* Check your understanding:
**1.** Rewrite the bullying passage from "Despite the fact" to "loss of confidence.", substituting "young victim" for "child victim".
**2.** Which ailments does the bullying passage name as connected to bullying?

* Provided passage:
|---|
Despite the fact that bullying has been a topic of much discussion and intervention for the past several years, it continues to be a major problem in our schools. Experts say that the long-term effects of bullying on a child victim can be very detrimental and last into adulthood. And, the aggressor’s bullying can also continue into adulthood.
Many ailments have been connected to bullying, such as depression, eating disorders, self-harm, and post-traumatic stress disorder. Inevitably, the child victim suffers from a loss of confidence.
The negative feelings associated with being a victim of bullying can lead to anger problems which may require therapy and medications. Often, the child withdraws from social contacts, which then leaves him isolated. It is critical to intervene as quickly as possible if this happens because isolation can lead to suicidal tendencies.
Interestingly, bullying tendencies as a child have been linked to sexual harassment as an adult. A December 2016 study published in the journal Children and Youth Services Review showed that “43% of the children surveyed (from middle school to high school) had been the victims of verbal sexual harassment (including sexual comments, jokes, and gestures) in the past year.” One of the experts who was involved in the study said that the bullying tendencies associated with sexual harassment can have their beginnings long before the person becomes an adult: “Schools are breeding grounds for harassment of women. What we see in college starts in K to twelve.”
|---|
* Supplied material:
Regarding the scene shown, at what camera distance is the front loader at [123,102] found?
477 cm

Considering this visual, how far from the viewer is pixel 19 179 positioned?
|---|
* Solutions to the tasks:
**1.**
Despite the fact that bullying has been a topic of much discussion and intervention for the past several years, it continues to be a major problem in our schools. Experts say that the long-term effects of bullying on a young victim can be very detrimental and last into adulthood. And, the aggressor’s bullying can also continue into adulthood.
Many ailments have been connected to bullying, such as depression, eating disorders, self-harm, and post-traumatic stress disorder. Inevitably, the young victim suffers from a loss of confidence.

**2.** Depression, eating disorders, self-harm, and post-traumatic stress disorder.